:: EXTRACTED DATA ::

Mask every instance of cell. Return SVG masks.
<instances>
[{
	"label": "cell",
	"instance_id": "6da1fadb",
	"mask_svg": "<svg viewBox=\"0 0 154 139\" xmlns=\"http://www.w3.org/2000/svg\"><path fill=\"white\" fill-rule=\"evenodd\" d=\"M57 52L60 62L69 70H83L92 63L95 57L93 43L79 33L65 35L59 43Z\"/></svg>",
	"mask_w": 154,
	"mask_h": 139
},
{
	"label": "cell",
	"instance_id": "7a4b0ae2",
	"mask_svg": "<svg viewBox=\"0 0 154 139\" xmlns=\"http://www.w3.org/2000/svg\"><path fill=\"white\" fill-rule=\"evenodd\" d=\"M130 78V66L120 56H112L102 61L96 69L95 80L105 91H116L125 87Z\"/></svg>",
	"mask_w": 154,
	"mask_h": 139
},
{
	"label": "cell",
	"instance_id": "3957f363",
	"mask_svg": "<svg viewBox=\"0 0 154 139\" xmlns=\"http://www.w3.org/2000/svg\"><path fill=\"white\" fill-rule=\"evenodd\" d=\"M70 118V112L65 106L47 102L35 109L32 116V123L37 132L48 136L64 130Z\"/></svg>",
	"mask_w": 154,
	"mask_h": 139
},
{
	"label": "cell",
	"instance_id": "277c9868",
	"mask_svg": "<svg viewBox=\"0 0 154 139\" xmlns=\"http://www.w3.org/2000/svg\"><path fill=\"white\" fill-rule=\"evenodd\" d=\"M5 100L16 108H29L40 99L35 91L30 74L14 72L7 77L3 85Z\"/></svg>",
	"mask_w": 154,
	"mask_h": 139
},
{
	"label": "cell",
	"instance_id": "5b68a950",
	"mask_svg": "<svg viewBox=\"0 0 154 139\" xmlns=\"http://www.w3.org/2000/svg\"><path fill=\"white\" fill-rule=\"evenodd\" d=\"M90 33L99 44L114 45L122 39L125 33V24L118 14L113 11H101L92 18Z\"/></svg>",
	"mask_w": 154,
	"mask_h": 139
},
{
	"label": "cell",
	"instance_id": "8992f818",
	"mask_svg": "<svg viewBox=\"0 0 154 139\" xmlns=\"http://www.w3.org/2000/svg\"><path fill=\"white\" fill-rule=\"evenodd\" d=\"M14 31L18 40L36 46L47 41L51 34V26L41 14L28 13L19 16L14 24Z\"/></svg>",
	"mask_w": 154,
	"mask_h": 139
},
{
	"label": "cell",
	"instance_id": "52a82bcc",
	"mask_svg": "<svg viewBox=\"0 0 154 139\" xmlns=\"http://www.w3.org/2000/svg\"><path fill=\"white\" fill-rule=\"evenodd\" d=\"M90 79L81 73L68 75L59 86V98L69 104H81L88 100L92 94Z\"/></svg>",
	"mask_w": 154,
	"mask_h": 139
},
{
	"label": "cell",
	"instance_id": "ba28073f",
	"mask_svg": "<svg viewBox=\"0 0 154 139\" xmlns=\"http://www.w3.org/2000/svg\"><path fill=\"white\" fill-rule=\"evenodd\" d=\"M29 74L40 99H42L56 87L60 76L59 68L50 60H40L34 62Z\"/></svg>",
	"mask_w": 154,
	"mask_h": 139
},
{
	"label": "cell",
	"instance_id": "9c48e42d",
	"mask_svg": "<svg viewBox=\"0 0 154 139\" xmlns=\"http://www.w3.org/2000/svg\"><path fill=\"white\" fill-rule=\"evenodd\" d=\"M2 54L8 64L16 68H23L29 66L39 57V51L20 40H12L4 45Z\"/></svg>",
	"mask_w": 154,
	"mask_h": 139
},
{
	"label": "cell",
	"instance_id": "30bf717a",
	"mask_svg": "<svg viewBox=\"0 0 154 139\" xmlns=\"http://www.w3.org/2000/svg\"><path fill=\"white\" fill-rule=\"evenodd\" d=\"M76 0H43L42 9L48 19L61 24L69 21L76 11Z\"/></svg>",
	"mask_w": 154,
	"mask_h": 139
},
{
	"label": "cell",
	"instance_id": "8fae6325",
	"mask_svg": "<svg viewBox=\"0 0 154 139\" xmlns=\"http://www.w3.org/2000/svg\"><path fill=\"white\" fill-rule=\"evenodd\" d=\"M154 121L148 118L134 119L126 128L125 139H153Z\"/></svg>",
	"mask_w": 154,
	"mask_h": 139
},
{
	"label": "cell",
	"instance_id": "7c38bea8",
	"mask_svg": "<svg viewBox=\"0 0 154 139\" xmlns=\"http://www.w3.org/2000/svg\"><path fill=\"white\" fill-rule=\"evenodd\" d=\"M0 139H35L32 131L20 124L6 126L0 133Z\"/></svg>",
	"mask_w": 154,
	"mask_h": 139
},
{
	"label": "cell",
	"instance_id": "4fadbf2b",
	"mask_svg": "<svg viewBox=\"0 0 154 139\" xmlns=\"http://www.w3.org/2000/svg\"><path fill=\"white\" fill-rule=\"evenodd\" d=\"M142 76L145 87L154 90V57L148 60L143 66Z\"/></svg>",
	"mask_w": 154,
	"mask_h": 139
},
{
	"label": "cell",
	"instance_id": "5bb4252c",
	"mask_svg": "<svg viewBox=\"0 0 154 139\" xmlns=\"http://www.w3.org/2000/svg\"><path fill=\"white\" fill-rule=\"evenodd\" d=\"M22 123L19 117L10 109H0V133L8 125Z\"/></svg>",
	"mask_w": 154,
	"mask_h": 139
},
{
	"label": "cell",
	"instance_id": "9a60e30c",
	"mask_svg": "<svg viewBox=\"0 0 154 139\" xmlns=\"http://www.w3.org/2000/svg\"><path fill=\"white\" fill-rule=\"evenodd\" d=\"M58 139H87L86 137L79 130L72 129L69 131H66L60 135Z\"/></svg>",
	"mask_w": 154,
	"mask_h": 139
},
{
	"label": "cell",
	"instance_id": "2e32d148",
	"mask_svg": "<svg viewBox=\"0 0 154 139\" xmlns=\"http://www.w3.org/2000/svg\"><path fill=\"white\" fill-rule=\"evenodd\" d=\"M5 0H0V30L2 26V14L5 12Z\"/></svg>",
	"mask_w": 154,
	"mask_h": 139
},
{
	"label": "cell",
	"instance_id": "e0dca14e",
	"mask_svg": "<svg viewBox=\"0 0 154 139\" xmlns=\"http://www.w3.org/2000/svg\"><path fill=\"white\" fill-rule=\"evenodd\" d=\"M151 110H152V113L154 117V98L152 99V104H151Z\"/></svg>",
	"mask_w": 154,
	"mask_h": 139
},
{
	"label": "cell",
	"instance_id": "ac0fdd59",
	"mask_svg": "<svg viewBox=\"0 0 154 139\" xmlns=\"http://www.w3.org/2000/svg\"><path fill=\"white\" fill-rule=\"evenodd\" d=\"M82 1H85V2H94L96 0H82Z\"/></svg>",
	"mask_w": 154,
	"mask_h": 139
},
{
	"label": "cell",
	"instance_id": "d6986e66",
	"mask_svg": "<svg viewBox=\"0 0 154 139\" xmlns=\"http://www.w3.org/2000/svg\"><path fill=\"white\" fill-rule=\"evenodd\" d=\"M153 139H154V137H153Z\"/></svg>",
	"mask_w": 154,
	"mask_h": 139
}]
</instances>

:::

◆ TASK TO COMPLETE ◆
Give the lines starting at the first line of the rows and ending at the line containing "78V66L120 56H112L102 61L96", both included, as a Markdown table with the columns Line No. and Line Text, leaving out any blank lines.

◆ FULL OUTPUT ◆
| Line No. | Line Text |
|---|---|
| 1 | Mask every instance of cell. Return SVG masks. |
| 2 | <instances> |
| 3 | [{ |
| 4 | 	"label": "cell", |
| 5 | 	"instance_id": "6da1fadb", |
| 6 | 	"mask_svg": "<svg viewBox=\"0 0 154 139\" xmlns=\"http://www.w3.org/2000/svg\"><path fill=\"white\" fill-rule=\"evenodd\" d=\"M57 52L60 62L69 70H83L92 63L95 57L93 43L79 33L65 35L59 43Z\"/></svg>", |
| 7 | 	"mask_w": 154, |
| 8 | 	"mask_h": 139 |
| 9 | }, |
| 10 | { |
| 11 | 	"label": "cell", |
| 12 | 	"instance_id": "7a4b0ae2", |
| 13 | 	"mask_svg": "<svg viewBox=\"0 0 154 139\" xmlns=\"http://www.w3.org/2000/svg\"><path fill=\"white\" fill-rule=\"evenodd\" d=\"M130 78V66L120 56H112L102 61L96 69L95 80L105 91H116L125 87Z\"/></svg>", |